Наши распорядительницы: Зернова, Штоф, Леонова и Грачёва – тем временем раскладывают сласти и фрукты.
– Батюшки, точно в рай попала! – вкатываясь, возглашает Ермолаева, с наслаждением поводя носом и полной грудью вдыхая запах шоколада и яблок, пересиливающий все остальные. – Вот где, поистине, благорастворение воздухов! А-ро-мат! Ах! Деточки, миленькие, дайте бомбошечку пососать! – молит она. – Бомбу, бомбу шоколадную с ликёрцем. Полцарства дала б за неё, если бы имела. – Она просительно выставляет свою широкую пухлую ладонь перед Грачёвой, как раз в ту минуту раскладывающей на поднос шоколадные конфеты.

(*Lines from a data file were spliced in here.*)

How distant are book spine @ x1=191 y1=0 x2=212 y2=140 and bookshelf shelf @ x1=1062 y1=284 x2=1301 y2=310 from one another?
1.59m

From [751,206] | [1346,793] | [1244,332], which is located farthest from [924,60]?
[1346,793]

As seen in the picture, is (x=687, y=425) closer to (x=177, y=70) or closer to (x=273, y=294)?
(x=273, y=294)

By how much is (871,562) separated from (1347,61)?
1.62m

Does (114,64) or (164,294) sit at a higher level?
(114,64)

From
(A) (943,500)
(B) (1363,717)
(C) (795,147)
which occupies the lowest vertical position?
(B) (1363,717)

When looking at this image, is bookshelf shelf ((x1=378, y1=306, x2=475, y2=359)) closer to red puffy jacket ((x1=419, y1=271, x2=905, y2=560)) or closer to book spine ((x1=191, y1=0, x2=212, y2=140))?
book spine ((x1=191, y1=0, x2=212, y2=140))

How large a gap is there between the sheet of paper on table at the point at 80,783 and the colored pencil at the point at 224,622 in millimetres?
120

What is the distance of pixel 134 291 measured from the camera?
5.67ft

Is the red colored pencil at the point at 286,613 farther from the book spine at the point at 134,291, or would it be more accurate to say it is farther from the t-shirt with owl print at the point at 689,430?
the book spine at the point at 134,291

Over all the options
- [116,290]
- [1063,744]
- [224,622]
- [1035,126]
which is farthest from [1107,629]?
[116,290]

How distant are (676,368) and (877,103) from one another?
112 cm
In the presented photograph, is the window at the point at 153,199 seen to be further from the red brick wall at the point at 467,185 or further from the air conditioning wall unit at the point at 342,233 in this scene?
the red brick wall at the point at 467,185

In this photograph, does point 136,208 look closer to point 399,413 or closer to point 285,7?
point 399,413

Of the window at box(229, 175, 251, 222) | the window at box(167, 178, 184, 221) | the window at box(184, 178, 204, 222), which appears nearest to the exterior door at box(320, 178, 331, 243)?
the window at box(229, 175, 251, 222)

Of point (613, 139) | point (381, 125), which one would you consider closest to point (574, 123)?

– Как не совестно, в самом деле! Что за ребячество! – негодует та. – Ведь это ж для гостей, бомб этих и без того очень немного… Что там такое? Кажется, Пыльнева пришла? – Таня стремительно делает несколько шагов к двери; этим пользуется Лизавета, и одна круглая бомба исчезает за её вместительной, не менее круглой, щекой.
Но приход Иры, с таким нетерпением ожидаемый Грачёвой, лишь померещился ей. Возвращается она раздражённая больше прежнего, в то время как Лиза ещё дожёвывает бомбу.
– Как красиво! И как не стыдно? А ещё взрослая девушка!
Покончив с шоколадом, она переходит к вазе с фруктами, торопливо забирая с собой свою пухлую, белую шёлковую сумочку с вышитым на ней букетом незабудок.
– Посмотри-ка, посмотри, чего она там напаковала в свою сумку? Ей-богу, конфет насовала, вот побожусь, а сама обличительные речи говорит, – негодует Шурка.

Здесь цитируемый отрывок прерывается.